WHAT THIS TASK INVOLVES: Write out the records word for word, with no pictures.

[Dataset entries]
-=-=-

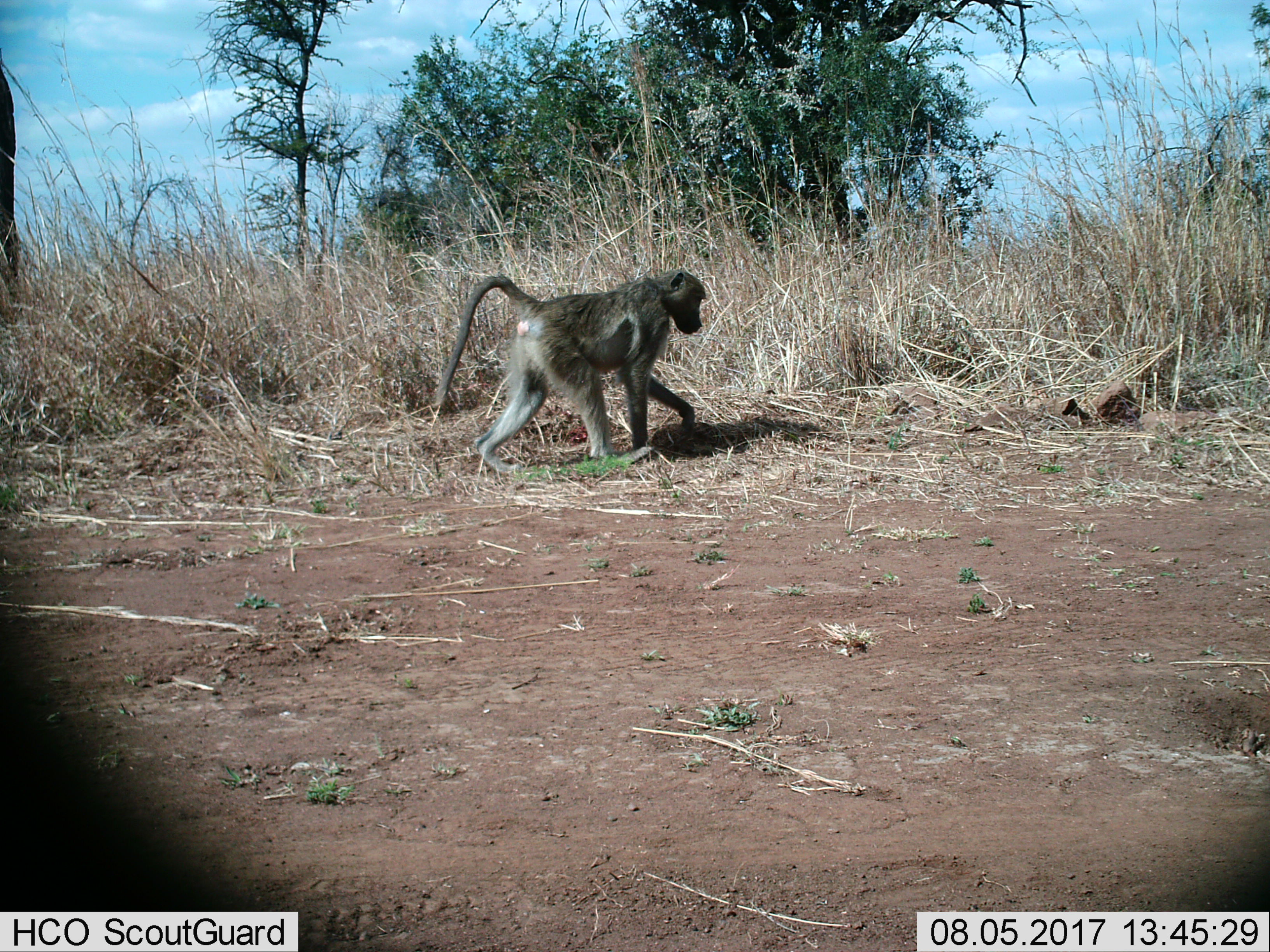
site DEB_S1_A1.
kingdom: Animalia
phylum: Chordata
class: Mammalia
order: Primates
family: Cercopithecidae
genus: Papio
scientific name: Papio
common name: baboon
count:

-=-=-

ANSWER SPACE:
site DEB_S1_A1.
kingdom: Animalia
phylum: Chordata
class: Mammalia
order: Primates
family: Cercopithecidae
genus: Papio
scientific name: Papio
common name: baboon
count:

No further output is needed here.